Moreover, there are significant issues with the government’s execution efficiency and resource allocation. While the IndiaAI plan promised to provide computing resources to startups, there are flaws in the funding and GPU allocation mechanisms. Sarvam’s subsidy of 986.8 million Rupees only covers 40% of its total computing costs, and other companies have not received any funding. The government’s creation of a 34,000 GPU backbone network has added 15,000 GPUs, but the allocation priorities are unclear, making it difficult for startups to quickly access the resources.
Solutions and Future Challenges
In response to the GPU delivery crisis, both the Indian government and businesses are actively exploring alternatives. Some companies are attempting to reduce their reliance on GPUs by optimizing algorithms. For instance, Ziroh Labs has developed the KompactAI system, which allows large models like Llama2 to run on regular CPUs, achieving a 3x improvement in inference speed and an 80% reduction in power consumption. Soket AI Labs is also exploring a phased training strategy, starting with smaller models using existing GPUs and gradually expanding to models with hundreds of billions of parameters.

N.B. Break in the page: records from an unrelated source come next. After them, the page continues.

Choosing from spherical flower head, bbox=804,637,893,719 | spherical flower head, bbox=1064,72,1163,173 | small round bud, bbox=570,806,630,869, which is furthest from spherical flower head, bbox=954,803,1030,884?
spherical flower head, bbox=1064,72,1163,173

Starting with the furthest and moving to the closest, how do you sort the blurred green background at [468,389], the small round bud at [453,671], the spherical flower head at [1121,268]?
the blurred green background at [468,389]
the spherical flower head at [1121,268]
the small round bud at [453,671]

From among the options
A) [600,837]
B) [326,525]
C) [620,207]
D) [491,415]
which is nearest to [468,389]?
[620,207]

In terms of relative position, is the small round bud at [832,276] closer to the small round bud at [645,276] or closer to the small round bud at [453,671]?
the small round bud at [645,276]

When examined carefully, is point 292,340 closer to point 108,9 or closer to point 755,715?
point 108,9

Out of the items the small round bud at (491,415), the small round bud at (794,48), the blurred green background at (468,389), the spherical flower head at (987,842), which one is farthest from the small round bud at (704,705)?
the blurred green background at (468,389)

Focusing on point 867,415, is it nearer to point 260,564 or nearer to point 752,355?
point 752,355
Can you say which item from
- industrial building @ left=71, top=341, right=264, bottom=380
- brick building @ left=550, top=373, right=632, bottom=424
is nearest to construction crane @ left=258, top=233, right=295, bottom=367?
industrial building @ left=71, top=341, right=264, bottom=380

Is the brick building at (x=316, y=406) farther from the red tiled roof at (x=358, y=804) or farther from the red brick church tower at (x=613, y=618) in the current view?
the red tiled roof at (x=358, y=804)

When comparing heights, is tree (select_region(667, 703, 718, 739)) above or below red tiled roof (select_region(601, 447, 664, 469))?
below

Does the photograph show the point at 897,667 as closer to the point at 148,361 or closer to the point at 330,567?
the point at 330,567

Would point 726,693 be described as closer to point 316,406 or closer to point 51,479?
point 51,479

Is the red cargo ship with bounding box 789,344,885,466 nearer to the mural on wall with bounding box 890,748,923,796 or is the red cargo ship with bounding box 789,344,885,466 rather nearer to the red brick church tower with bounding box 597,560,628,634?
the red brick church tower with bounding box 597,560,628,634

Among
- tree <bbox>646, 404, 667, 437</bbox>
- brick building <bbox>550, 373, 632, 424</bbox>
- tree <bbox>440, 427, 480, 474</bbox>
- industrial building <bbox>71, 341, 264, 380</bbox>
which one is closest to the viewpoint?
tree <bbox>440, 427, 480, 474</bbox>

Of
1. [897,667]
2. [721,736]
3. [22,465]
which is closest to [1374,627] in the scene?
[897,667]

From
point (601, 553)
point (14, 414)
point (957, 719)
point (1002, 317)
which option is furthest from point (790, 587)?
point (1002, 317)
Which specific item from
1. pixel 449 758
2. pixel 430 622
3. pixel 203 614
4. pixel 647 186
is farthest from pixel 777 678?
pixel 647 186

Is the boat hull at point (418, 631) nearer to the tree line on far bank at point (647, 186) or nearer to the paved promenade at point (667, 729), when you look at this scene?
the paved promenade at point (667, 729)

In terms of international collaboration and localized procurement, the Indian government is negotiating with NVIDIA to procure GPUs under a “leasing and sub-leasing” model, and is working with domestic companies like Cyfuture and Netmagic to expand GPU inventories. Yotta’s collaboration with NVIDIA to build the GIFT-City AI data center, set to open in March 2025, will deploy 16,000 H100 and GH200 GPUs, which is expected to alleviate some of the computing power pressure.
However, the future of India’s AI mission still faces numerous long-term challenges. Talent drain is a significant issue, with top researchers leaving for tech companies in the U.S. and Europe. Domestic universities lack research funding, and basic research is weak. Private companies are more inclined to invest in short-term outsourcing businesses. Geopolitical risks related to the supply chain continue to persist, and procuring GPUs via third-party countries will increase costs by 30% to 50%. Global chip shortages and logistics fluctuations also contribute to uncertainty. Additionally, Chinese open-source models are performing strongly in the Indian market, and the local AI application ecosystem remains weak. If India cannot break through the computing power bottleneck within the next 1 to 2 years, it risks missing the key window in global AI competition.
The GPU delivery crisis within India’s AI mission is the result of multiple factors, including international supply chains, geopolitical issues, and domestic policy execution challenges. Although various responses have been initiated, solving the problem in the short term remains difficult. To achieve the goal of “technological sovereignty,” India still has a long road ahead.